The freshness of the legal cannabis industry means that it’s always evolving and growing. One business is working on the next evolution in cannabis grading.

Keirton, a product development firm that makes technology for the cannabis industry, has developed an automated system that utilizes artificial intelligence (AI) to determine not only the potency of cannabis but to visually grade it. According to Jay Evans, CEO of Keirton, it may even be able to smell cannabis soon.

This innovation was born out of the need for a better way to test the quality of cannabis and get consistent results.

“One thing that is apparent in the new cannabis industry is that there is a lot of inconsistency in what is deemed quality,” Evans says. “Right now LPs are using potency, which can create big challenges.”

Evans suggests that a better option might be the grading system used in the illicit market, which uses A to AAAAA to denote the quality of a bud based on potency as well as smell, taste, appearance, and effects.

Once the rest of the world gets involved in the cannabis trade, a consistent grading system will become even more important. To purchase cannabis from a country half-way around the world, the buyer has to rely on the experience of a middleman.

If a universal system was implemented, it would be much easier to trust the quality of the product.

That sounds great, in theory, but how could something like that be implemented?
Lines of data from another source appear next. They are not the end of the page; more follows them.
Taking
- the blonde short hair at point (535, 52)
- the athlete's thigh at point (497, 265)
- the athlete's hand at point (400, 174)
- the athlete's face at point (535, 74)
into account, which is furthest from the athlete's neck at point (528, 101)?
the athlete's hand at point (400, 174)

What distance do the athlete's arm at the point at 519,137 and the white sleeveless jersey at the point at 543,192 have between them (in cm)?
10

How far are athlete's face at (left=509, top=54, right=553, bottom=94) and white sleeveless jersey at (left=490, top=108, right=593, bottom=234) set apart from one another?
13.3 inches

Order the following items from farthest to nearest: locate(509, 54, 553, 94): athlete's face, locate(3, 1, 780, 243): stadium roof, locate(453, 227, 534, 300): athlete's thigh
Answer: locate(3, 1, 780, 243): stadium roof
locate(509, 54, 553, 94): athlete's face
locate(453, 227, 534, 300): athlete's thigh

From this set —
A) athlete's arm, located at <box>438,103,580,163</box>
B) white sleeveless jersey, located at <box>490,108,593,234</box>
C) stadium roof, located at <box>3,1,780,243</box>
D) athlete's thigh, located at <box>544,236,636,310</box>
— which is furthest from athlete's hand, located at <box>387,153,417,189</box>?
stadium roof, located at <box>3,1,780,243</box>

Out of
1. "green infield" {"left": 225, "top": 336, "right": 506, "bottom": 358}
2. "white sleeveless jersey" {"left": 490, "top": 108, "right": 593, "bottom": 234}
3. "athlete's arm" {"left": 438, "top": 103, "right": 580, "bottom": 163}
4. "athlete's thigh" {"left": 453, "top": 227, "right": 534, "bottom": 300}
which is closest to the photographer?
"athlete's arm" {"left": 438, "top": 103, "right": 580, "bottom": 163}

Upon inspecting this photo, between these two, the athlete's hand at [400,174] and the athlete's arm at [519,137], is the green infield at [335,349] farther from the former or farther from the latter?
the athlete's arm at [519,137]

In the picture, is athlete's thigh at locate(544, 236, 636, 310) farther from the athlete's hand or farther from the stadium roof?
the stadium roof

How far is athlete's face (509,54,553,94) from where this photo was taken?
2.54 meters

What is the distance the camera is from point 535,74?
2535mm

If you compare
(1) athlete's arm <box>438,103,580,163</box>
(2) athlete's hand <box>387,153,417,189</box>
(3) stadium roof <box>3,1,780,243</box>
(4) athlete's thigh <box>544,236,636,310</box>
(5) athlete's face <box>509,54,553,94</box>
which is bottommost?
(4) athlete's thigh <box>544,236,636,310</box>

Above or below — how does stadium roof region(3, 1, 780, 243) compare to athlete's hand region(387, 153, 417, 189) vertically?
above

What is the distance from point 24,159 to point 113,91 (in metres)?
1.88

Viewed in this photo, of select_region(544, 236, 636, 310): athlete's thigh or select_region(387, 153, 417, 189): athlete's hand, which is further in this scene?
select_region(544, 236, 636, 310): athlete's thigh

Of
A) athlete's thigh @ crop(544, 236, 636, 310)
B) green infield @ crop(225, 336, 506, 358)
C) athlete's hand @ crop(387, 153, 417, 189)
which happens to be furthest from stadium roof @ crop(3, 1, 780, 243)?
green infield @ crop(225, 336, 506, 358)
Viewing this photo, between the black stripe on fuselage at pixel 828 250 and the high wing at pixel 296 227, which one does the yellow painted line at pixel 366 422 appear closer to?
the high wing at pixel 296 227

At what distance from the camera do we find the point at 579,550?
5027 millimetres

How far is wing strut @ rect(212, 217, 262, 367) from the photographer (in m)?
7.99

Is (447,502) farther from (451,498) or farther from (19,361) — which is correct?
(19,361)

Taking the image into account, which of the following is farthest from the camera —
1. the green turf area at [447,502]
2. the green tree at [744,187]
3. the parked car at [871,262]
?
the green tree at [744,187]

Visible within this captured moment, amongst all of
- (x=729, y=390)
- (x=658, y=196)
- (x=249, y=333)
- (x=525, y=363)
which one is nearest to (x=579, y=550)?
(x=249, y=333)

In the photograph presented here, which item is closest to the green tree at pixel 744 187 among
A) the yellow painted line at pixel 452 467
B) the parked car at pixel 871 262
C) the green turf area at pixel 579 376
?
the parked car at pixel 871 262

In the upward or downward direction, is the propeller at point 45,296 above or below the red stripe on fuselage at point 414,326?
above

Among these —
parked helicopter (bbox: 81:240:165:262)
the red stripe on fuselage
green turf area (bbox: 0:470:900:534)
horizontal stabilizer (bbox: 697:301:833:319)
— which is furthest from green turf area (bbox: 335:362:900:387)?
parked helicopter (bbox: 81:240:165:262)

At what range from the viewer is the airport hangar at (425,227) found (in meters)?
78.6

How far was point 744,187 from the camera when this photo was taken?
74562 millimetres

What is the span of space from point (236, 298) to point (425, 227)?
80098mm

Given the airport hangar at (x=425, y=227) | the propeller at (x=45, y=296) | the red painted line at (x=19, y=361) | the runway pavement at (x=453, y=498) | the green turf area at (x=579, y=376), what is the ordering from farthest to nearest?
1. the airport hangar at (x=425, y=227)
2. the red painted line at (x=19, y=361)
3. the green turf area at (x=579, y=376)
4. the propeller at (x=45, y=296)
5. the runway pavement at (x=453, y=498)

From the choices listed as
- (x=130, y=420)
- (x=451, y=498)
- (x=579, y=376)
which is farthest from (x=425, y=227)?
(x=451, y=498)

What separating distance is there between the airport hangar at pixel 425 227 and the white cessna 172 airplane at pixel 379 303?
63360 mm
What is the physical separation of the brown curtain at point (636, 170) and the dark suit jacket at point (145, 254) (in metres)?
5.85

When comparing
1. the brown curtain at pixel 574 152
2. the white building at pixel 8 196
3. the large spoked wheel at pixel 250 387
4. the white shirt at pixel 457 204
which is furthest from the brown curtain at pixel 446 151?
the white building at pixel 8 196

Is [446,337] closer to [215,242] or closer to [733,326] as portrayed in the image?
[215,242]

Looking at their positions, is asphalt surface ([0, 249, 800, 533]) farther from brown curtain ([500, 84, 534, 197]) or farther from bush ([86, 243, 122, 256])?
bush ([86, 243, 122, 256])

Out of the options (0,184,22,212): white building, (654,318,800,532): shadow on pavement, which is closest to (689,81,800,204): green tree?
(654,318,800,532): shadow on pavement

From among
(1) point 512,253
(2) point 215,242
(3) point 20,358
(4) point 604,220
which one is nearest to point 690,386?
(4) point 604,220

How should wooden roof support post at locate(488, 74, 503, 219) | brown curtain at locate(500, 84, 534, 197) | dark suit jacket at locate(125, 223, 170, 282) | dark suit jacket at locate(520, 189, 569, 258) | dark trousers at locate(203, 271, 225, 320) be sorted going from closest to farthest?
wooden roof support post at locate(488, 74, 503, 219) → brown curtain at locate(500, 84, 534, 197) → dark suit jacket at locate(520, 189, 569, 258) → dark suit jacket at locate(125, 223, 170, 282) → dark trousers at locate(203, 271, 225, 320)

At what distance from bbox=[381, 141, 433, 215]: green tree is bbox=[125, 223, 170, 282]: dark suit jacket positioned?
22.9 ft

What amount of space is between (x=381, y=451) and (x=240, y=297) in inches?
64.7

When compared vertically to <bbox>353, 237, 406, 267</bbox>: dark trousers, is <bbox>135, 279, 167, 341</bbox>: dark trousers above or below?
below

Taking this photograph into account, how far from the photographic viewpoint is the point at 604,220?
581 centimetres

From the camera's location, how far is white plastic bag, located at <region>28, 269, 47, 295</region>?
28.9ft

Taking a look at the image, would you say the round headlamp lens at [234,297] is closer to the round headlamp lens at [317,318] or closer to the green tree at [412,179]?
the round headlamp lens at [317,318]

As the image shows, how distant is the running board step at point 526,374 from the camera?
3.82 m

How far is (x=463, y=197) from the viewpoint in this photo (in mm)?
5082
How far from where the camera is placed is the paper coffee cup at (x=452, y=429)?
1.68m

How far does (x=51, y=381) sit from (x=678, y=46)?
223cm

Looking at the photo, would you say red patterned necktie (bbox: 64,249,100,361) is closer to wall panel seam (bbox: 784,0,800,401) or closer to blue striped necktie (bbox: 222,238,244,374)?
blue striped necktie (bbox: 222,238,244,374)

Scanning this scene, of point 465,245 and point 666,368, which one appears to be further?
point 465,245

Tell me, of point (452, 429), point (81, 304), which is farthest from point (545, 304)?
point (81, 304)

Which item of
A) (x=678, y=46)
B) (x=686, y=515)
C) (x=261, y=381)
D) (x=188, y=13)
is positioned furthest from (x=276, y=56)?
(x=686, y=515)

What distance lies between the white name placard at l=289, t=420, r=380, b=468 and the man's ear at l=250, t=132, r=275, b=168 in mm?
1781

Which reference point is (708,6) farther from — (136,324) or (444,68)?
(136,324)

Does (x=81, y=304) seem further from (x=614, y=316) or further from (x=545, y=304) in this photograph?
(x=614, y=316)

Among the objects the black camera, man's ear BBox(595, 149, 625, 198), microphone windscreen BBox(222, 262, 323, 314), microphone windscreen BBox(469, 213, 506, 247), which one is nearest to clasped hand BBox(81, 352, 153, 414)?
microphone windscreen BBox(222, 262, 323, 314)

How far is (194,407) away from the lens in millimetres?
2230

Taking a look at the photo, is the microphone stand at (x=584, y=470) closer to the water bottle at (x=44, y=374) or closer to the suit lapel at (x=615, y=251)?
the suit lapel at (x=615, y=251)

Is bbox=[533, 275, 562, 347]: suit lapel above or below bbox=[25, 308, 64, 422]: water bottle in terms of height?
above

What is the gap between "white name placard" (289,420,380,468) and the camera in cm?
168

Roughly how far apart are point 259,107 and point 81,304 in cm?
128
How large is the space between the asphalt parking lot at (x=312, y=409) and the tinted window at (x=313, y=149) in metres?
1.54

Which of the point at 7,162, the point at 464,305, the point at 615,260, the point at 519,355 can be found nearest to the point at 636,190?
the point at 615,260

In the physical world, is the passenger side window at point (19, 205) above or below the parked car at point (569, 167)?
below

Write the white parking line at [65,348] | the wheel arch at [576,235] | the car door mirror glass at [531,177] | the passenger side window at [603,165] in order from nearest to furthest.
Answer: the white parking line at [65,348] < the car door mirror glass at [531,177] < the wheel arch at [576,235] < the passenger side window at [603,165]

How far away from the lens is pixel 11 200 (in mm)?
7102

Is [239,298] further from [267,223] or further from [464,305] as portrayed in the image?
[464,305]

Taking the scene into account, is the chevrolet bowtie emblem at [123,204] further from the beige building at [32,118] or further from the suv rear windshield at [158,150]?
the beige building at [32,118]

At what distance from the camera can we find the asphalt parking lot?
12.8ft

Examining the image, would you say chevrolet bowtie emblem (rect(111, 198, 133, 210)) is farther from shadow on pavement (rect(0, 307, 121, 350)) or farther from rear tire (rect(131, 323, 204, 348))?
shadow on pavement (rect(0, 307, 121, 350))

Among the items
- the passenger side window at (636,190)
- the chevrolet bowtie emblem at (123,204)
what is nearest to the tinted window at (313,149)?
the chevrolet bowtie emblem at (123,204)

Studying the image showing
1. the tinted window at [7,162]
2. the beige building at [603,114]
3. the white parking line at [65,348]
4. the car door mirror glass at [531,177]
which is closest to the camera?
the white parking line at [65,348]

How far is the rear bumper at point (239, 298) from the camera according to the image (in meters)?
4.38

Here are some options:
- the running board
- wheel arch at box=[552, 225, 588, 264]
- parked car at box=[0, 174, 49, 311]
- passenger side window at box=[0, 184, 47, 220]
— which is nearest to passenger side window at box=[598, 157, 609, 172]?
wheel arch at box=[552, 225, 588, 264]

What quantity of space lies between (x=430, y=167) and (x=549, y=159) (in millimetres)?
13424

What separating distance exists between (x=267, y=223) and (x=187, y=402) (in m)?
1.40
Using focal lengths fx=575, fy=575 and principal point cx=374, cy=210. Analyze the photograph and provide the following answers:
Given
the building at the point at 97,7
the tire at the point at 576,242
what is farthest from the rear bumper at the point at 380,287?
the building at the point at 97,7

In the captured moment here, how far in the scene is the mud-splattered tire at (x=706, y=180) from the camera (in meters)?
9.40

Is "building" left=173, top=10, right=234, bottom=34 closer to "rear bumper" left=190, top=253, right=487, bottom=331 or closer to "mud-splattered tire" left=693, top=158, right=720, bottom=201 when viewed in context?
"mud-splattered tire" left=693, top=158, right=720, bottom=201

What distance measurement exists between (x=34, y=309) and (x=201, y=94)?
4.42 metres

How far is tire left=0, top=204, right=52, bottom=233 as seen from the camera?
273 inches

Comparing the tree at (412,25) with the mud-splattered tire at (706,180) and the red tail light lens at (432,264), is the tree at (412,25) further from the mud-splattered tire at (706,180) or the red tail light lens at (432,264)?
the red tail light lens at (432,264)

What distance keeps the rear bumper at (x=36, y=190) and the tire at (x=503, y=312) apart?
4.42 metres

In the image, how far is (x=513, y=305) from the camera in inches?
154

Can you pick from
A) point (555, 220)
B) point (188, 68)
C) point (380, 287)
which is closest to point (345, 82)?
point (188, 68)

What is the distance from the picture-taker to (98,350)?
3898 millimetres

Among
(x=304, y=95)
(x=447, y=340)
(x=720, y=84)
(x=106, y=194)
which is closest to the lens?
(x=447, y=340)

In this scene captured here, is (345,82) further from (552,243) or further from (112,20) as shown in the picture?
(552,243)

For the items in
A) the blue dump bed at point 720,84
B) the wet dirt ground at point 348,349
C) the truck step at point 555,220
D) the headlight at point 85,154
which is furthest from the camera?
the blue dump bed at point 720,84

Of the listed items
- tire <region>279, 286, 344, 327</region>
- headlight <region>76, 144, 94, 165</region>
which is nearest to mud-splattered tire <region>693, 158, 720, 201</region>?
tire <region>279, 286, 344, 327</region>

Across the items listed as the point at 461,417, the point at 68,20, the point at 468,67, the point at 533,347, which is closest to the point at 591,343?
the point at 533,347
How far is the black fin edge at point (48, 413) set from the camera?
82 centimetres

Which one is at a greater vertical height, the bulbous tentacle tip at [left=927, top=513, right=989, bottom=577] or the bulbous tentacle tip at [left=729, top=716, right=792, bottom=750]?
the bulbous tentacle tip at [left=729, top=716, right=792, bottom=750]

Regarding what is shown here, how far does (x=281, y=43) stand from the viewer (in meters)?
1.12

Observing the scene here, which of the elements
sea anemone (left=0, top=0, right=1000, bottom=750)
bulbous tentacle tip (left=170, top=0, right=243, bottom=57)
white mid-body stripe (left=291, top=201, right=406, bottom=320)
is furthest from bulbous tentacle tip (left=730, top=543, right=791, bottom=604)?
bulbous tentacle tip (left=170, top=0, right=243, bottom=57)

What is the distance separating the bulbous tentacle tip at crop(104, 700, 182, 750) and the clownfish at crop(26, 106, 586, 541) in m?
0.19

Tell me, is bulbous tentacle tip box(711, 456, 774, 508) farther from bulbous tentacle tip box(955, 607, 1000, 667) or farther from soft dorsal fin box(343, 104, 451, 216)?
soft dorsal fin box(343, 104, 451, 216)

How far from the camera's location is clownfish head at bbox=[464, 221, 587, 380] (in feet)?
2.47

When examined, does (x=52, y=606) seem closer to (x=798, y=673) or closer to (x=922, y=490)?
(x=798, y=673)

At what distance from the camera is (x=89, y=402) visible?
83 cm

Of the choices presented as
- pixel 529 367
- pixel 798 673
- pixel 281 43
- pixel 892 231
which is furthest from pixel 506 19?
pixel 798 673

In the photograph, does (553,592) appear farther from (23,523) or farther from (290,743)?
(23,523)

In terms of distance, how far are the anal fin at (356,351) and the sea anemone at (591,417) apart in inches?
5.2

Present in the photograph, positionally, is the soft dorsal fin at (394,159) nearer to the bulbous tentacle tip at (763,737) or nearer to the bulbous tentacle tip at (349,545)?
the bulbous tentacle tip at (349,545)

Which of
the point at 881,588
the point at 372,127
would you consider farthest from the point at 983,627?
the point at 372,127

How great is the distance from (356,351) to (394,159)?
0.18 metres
According to Evans, it would simply be added to the already existing automation process. Keirton has developed software using AI, complete with vision systems and “essentially sniffers” that would determine the potency and the visual score of cannabis, then give it a grade. The piece de resistance is the AI, which adapts and learns more with each batch of buds sent through.

Ideally, producers could grade their own cannabis and gain a myriad of insights for themselves and their consumers. This automation system could give LPs a better understanding of the quality of their cannabis compared to other producers and give them a leg up on troubleshooting issues with their crops. On top of that, the system would help filter out imperfections and inconsistencies.

With a product that easily lends itself to inconsistencies based on growing conditions, automation with a system like this could make sure customers always know what they are going to get.

“Automation is consistent, and any good brand has consistency,” says Evans.